**Aim:**
Please write out the passage from the general relativity post word for word, starting at "Example 1. Global" and ending at "below for proof)".

**Given text:**
◇ ◇ ◇ ◇ ◇ ◇ ◇

I only use 1916 plain vanilla GR with the Levi-Civita connection. No extended "Affine" connection etc.
Start with
ds^2 = guvdx^udx^v
Summation convention over repeated upper and lower indices.
Equations in physics must be dimensionally consistent. Mathematicians sometimes flout this in differential geometry. One can do this virtually in intermediate steps as long as one checks that the final real output equations are physically consistent dimensionally. Similarly theoretical physicists have a pure mathematician's Cargo Cult fetish and like to be "elegant" setting everything in sight = 1, e.g. h = c = G = 1 that causes a lot of confusion and leads to them missing interesting connections between seemingly disparate quantities. As Ludwig Boltzmann said "Elegance is for tailors."
ds is the local frame invariant differential length, dx^u is a frame-dependent coordinate differential length, therefore, the metric tensor components guv must be dimensionless pure numbers and the L-C connection has dimension 1/(length). Therefore, c^2{L-C} is an "acceleration".
Example 1. Global Inertial Frame GIF in really flat space-time.
In Cartesian coordinates
ds^2 = -(cdt)^2 + dx^2 + dy^2 + dz^2
goo = -1
g11 = g22 = g33 = 1
all off-diagonal components = 0.
Look at (see below for proof)

◇ ◇ ◇ ◇ ◇ ◇ ◇

**Data:**

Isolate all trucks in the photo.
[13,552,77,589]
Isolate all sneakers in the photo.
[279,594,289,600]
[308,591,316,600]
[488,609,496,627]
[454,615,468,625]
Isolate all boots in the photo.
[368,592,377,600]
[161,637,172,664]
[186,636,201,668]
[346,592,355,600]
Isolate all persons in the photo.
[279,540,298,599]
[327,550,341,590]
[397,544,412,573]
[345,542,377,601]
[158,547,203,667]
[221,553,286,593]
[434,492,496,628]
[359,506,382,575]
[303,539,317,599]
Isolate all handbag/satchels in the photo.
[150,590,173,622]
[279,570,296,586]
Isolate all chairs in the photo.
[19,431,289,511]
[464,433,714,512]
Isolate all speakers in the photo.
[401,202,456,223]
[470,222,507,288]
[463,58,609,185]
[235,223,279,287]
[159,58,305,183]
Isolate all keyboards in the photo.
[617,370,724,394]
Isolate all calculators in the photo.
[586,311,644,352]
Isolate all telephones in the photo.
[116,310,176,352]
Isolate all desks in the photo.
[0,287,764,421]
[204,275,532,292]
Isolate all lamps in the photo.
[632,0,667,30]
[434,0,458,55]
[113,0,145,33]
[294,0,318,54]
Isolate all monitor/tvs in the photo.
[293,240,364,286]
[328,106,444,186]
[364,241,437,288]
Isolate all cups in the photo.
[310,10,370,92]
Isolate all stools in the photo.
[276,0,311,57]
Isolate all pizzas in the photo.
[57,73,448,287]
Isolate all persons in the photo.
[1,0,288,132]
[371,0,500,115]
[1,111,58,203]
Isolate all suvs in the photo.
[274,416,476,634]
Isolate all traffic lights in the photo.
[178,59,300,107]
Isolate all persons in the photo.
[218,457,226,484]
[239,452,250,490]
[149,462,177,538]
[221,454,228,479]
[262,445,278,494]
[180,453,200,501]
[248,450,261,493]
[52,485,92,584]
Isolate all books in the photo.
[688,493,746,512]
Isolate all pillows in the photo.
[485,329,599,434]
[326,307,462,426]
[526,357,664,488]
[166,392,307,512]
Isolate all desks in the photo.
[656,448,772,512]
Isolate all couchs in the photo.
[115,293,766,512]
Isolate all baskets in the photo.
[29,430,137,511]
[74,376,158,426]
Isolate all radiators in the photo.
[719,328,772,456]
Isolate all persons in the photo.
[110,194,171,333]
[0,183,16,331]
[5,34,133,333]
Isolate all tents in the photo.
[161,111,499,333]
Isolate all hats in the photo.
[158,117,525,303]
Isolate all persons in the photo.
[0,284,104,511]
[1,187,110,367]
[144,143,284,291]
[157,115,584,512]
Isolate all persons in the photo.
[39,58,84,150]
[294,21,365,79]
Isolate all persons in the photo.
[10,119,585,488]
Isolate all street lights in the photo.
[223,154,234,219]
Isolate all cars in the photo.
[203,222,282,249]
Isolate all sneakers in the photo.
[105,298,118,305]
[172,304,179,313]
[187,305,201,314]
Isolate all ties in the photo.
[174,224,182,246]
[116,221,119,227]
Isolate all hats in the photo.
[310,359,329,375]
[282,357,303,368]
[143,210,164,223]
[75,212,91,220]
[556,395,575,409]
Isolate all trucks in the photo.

◇ ◇ ◇ ◇ ◇ ◇ ◇

**Task response:**
Example 1. Global Inertial Frame GIF in really flat space-time.
In Cartesian coordinates
ds^2 = -(cdt)^2 + dx^2 + dy^2 + dz^2
goo = -1
g11 = g22 = g33 = 1
all off-diagonal components = 0.
Look at (see below for proof)